Western Blot Analysis of AMBP-1
Alterations in plasma and brain levels of AMBP-1 after MCAO were measured by Western blot analysis. Brain samples were longitudinally cut along the middle line. Supernatants were obtained from homogenates of the ipsilateral cerebral cortex prepared in lysis buffer (100 mmol/L Tris-Cl, pH 7.6, 20 mmol/L NaCl, 1% Triton X-100, 1 mmol/L phenylmethylsulfonyl fluoride (PMSF) and 10 µg/mL leupeptin). Protein concentrations were determined from supernatants using a DC protein assay kit (Bio-Rad, Hercules, CA, USA). Six µL of plasma or 60 µg brain proteins were fractionated on a 4–12% Bis-Tris gel and then transferred to a 0.2-nm nitrocellulose membrane. Nitrocellulose blots were blocked by incubation in Tris-buffered saline with Tween (TBST) (10 mmol/L Tris-HCl, pH 7.5, 150 mmol/L NaCl, 0.1% Tween 20) containing 5% milk for 1 h. Blots were incubated with rabbit anti-human complement factor H polyclonal antibodies (1:2,000; Accurate Chemical, Westbury, NY, USA) overnight at 4°C. The blots were then washed in TBST five times for 10 min, incubated with horseradish peroxidase-linked anti-rabbit immunoglobulin G for 1 h at room temperature and then washed 5x in TBST for 10 min. A chemiluminescent peroxidase substrate (ECL; Amersham Biosciences, Piscataway, NJ, USA) was applied according to the manufacturer’s instructions, and the membranes were exposed briefly to radiography film. The band densities were determined using a BioRad image system. Our previous study indicates that the anti-human AMBP-1 antibodies recognize rat AMBP-1 (27). The band densities were determined with the use of a Bio-Rad image system. The plasma levels of AMBP-1 were expressed as the densities of the bands, and the brain levels of AMBP-1 were normalized by β-actin.
Assessment of AMBP-1 mRNA
Gene expression of AMBP-1 in the brain was assessed by real-time quantitative polymerase chain reaction (Q-PCR). Brain samples were longitudinally cut along the middle line. Total RNA was extracted from the ipsilateral cerebral cortex of MCAO and sham-operated animals using Tri-reagent (Molecular Research Center, Cincinnati, OH, USA). Q-PCR was carried out on cDNA samples reverse-transcribed from 2 µg RNA using murine leukemia virus reverse transcriptase (Applied Biosystems, Carlsbad, CA, USA). Using the FastStart Universal Probe Master (Roche, Indianapolis, IN, USA), reactions were carried out in 24 µL final volume containing 2 pmol forward and reverse primers, 12 µL Probe Master Mix and 1 µL cDNA. Amplification was performed according to Roche’s recommendations for an Applied Biosystems 7300 real-time PCR. Expression amount of rat GAPDH mRNA was used for normalization of each sample, and analysis of each specific mRNA was conducted in duplicate. Relative expression of mRNA was calculated by the ΔΔCt method, and results were expressed as fold-change with respect to the corresponding experimental control. The following rat primers were used: GAPDH (AF 106860): 5′-ATG ACT CTA CCC ACG GCA AG-3′ (forward), 5′-CTG GAA GAT GGT GAT GGG TT-3′ (reverse); rat AMBP-1 (NM_130409.2), 5′-CCC ATC AAG GAT ATG TCG GAA A3′ (forward), 5′-CCA ACT GCC AGC CTA AAG GA-3′ (reverse).
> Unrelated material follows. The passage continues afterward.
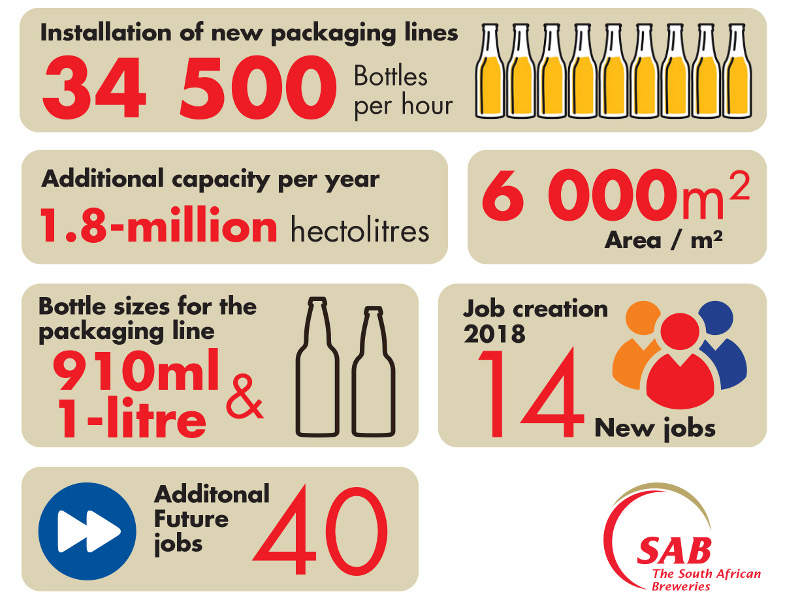 The new packaging line at SAB's Ibhayi brewery produces 34,500 bottles an hour. Image courtesy of The South African Breweries.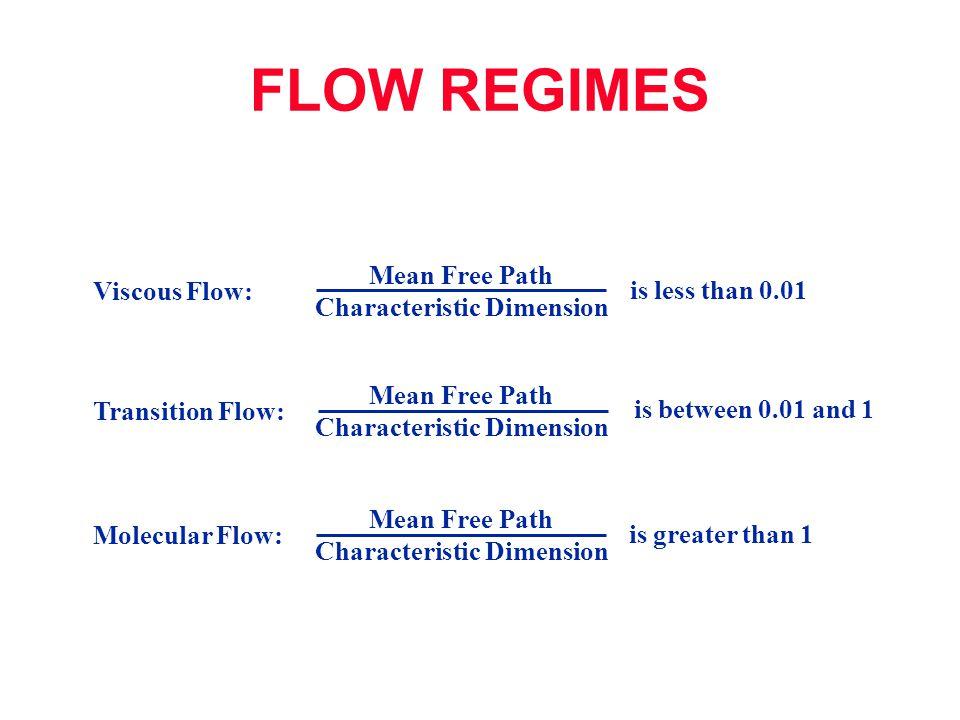 FLOW REGIMES Mean Free Path Characteristic Dimension Viscous Flow:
Assessment of the Ability of AMBP-1 to Cross the Blood-Brain Barrier
Blood-brain barrier (BBB) permeability to AMBP-1 was determined by examining the presence of fluorescein isothio-cyanate (FITC)-labeled human AMBP-1 in brain tissues after its peripheral administration. Briefly, human AMBP-1 was labeled with FITC (Pierce Biotechnology, Rockford, IL, USA) according to the manufacturer’s instruction. FITC-labeled AMBP-1 (40 µg/kg BW) and nonlabeled AM (12 µg/kg BW) were intravenously administered at 60 min after MCAO or sham operation, as described above. Twenty-four hours later, the animals were transcardially perfused with 100 mL cold normal saline followed by 100 mL 4% paraformaldehyde (Sigma, St. Louis, MO, USA) in 0.1 mol/L sodium phosphate buffer (phosphate-buffered saline [PBS], pH 7.4). The brain samples were harvested and frozen in a cassette containing the optimal cutting temperature (O.C.T.) compound (Tissue-Tek) at −20°C. The tissue blocks were then sectioned at a thickness of 10 µm. After air-drying for 15 min, the brain sections were examined for the presence of FITC-labeled AMBP-1 with a Nikon E600 microscope with a fluorescent attachment.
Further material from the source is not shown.